The company – its name is pronounced “F and A” to reflect the finance and accounting industry – handles all back-office accounting functions for clients, from billing for receivables to reconciling statements and preparing financial reports for filing with the Securities and Exchange Commission and other regulatory agencies.

Ephinay was formed after India-based Chrys Capital recruited former executives of GE Capital’s accounting outsource business, and Chrys pumped $10 million into the company in February when it signed its first client, a Fortune 50 company that Gantt declines to identify.

The company placed its headquarters in Charlotte because it has a major airline hub that offers nonstop flights to London and Frankfurt, Germany, two main connecting points for flights to India, and because Gantt lives outside Columbia, S.C.

The fact that the Queen City also is one of the leading financial centers in the United States also doesn’t hurt, he says, adding that the company is talking with local economic development officials about locating a service center in the area as well.

Accounting focus important

Ephinay, which now has about 60 employees, will continue to seek acquisitions as well as strive for internal growth, Gantt says. He notes that also was the strategy at Fiserv, a provider of IT and other services to the financial services industry, where he worked before joining Ephinay early this year.

“This is an emerging industry, and we aspire to a leadership position in it,” he says, noting clients can cut costs by 20 to 30 percent and get higher quality work by outsourcing their accounting and finance work – a selling point that has become more critical following the financial scandals that plagued Enron, WorldCom and others.
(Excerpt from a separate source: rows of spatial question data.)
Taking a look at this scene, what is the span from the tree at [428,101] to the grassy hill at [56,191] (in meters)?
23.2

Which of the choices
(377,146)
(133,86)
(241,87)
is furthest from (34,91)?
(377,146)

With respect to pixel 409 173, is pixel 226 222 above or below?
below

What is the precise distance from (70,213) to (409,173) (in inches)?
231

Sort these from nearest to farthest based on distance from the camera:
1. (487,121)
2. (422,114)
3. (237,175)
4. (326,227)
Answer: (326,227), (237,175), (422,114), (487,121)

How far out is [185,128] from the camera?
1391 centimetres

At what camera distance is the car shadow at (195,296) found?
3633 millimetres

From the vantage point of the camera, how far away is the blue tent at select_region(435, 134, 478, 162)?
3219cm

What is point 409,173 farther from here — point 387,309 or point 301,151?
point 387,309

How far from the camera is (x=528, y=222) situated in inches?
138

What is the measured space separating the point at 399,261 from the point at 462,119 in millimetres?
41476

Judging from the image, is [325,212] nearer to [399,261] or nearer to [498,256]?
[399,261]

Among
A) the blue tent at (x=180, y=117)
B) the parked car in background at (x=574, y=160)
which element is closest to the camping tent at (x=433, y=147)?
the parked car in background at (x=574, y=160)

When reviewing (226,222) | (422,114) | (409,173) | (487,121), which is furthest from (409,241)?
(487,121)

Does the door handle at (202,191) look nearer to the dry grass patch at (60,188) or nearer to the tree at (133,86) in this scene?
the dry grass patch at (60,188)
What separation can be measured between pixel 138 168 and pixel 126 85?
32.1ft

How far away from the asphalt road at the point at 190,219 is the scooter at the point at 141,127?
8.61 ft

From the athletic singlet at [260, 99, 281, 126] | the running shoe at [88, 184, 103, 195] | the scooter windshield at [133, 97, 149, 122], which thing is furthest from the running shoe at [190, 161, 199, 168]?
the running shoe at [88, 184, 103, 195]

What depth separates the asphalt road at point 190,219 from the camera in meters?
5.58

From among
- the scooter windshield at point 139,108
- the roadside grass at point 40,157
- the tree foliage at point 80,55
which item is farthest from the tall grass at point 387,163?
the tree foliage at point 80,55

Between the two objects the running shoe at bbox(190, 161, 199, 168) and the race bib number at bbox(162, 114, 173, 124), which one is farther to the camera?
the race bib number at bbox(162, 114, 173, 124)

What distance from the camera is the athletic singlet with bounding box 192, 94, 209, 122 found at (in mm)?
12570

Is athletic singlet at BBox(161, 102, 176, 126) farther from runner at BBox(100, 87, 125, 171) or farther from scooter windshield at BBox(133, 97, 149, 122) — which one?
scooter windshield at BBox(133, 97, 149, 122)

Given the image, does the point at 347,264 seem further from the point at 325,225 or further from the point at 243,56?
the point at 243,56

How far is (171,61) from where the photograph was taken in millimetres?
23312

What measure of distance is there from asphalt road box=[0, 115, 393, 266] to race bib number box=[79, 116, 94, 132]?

“At most companies, (accounting) is not the main thing they do, and it’s not where the future leadership of the company is cultivated,” he says. “This is our core competency, and we focus on providing the best service.”

Ephinay will look at acquisitions where the target firm not only has a solid roster of clients but also can offer geographic diversity, so it can scatter service centers around the globe, Gantt says.

The Core3 deal fits that bill by bringing four more clients, from a dry cleaning industry consolidator to a real estate developer, the Phoenix service center and some proprietary technology, to Ephinay. Chrys brought the two firms together after Core3 approached the venture firm about providing growth capital, Gantt says.

People as important as technology

Although Ephinay has a bit of proprietary software, it isn’t central to its operations, he says. The company is “platform agnostic,” using various IT systems to help clients with different needs, he says.

“A lot of companies have tried to impose one solution on clients, and we think that is a failed strategy,” he says. “Our business is heavily involved with technology, but we believe people are just as important.”

For example, he says the Ephinay service center outside Delhi is populated not by software developers, as is the case with many other U.S. company operations in the area, but by chartered accountants, which are the Indian equivalent of CPAs.